Kuberay and Model Deployment

Vendor Information

Kuberay is open-source and anyscale owns the open-source product. Anyscale, is an unified compute platform that makes it easy to develop, deploy, and manage scalable AI and Python applications using Ray.

License Information

The Kuberay application itself is open-source.

Business Purpose

The Kuberay platform is used for machine learning model deployment.

Usage Information

The Kuberay platform is intended for model deployment with a limited group of people. The platform was intially tested for deploying DL model. We tested LLM as well, it is able to deploy but have issues on handle huge traffic. Users must login in through okta validation.

:warning: Depoly LLMs is expensive. TODO cost optimization

Deployment Model

This application is deployed under ace-test eks cluster and the Kuberay is open source provided by Anyscale.

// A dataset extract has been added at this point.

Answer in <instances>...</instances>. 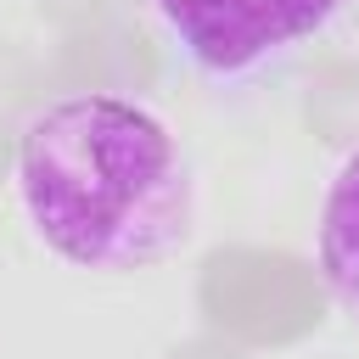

  1. All the deployments are managed by us, same as other EKS applications, okta + ALB
  2. The EKS deployment configurations (image, GPU, CPU, etc) are managed by Helm chart
  3. User groups are managed by Okta.
  4. One master and three replica redis pods are deployed in the same namespace to make sure the Fault tolerance.

High Level Design

The first diagram explains the overall archtecture for Kuberay. kuberay_access_pattern.png In side the ace-test/kuberay namespace: kuberay_namespace.png

4 kind of pods:

  1. Kuberay operator: control ray cluster deployment
  2. Ray Head: schedule worker pods
  3. Ray Worker: running Ray applications
  4. Redis pods: ensure fault tolerance

Components

AWS Components

  1. Helm Chart
  2. Ray Docker Image

Github Components

Check out the repository

  1. Helm chart, ingress
  2. Python Ray Application

Support Information

The ML Engineering team is the owner of the project in ACE:

How to report issues: TBD

All infrastructure issues must initiate from ML Engineering team.

Additional Information

  1. Pod restarts, DL models are fine but LLM takes a long time to recover.